The first biogeographical regionalisation of Western Australia, that of Ludwig Diels in 1906, included a region named "Eyre" that roughly encompassed the present-day Esperance Plains and Mallee regions. Recognition of the Esperance Plains as a distinct biogeographical region appears to have been due to Edward de Courcy Clarke. In 1926, Clarke proposed a regionalisation of Western Australia into "natural regions", including a region that he named "Stirling", which closely matches the present-day Esperance Plains region. In the 1940s and 1950s, Charles Gardner refined Diels' regions, but split Diels' "Eyre" into western and eastern parts.

In 1980, John Stanley Beard published a phytogeographical regionalisation of the state based on data from the Vegetation Survey of Western Australia. This new regionalisation included a district that is essentially identical with the present-day Esperance Plains region, which Beard named "Eyre Botanical District" in honour of Edward John Eyre, first explorer of the area. By 1984, Beard's phytogeographic regions were being presented more generally as "natural regions", and as such were given more widely recognisable names. Thus the "Eyre Botanical District" became "Esperance Plains".

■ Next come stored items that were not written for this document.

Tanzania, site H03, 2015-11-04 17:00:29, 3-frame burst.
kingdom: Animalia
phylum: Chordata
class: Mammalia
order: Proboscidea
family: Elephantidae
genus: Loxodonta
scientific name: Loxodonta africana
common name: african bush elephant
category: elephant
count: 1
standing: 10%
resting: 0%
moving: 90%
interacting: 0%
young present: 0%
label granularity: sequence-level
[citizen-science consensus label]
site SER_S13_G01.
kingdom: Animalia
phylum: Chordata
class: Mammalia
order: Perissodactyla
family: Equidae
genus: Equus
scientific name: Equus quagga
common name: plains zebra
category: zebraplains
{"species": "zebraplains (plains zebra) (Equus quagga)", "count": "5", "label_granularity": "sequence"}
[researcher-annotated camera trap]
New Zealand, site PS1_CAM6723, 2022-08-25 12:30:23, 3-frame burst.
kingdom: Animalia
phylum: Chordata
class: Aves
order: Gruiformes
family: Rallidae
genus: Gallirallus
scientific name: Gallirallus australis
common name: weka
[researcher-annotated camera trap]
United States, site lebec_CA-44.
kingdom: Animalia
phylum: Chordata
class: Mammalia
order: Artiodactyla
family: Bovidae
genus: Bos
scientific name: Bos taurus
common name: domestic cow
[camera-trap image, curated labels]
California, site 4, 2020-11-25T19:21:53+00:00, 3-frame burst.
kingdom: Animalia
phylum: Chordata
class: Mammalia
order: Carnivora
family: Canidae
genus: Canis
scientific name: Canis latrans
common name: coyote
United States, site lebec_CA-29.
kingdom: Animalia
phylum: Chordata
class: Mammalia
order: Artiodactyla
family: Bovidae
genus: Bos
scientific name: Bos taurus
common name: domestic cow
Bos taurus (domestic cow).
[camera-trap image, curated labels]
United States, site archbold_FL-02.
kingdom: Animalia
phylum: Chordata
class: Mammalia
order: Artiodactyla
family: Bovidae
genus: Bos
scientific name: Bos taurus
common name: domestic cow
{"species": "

When the IBRA was published in the 1990s, Beard's regionalisation was used as the baseline for Western Australia. The Esperance Plains region was accepted as defined by Beard, and has since survived a number of revisions. Since Version 6.1, Esperance Plains is divided into two subregions, Fitzgerald and Recherche.

Under the World Wildlife Fund's biogeographic regionalisation of the Earth's land into "ecoregions", the Esperance Plains and Mallee regions are combined to form the Esperance mallee ecoregion.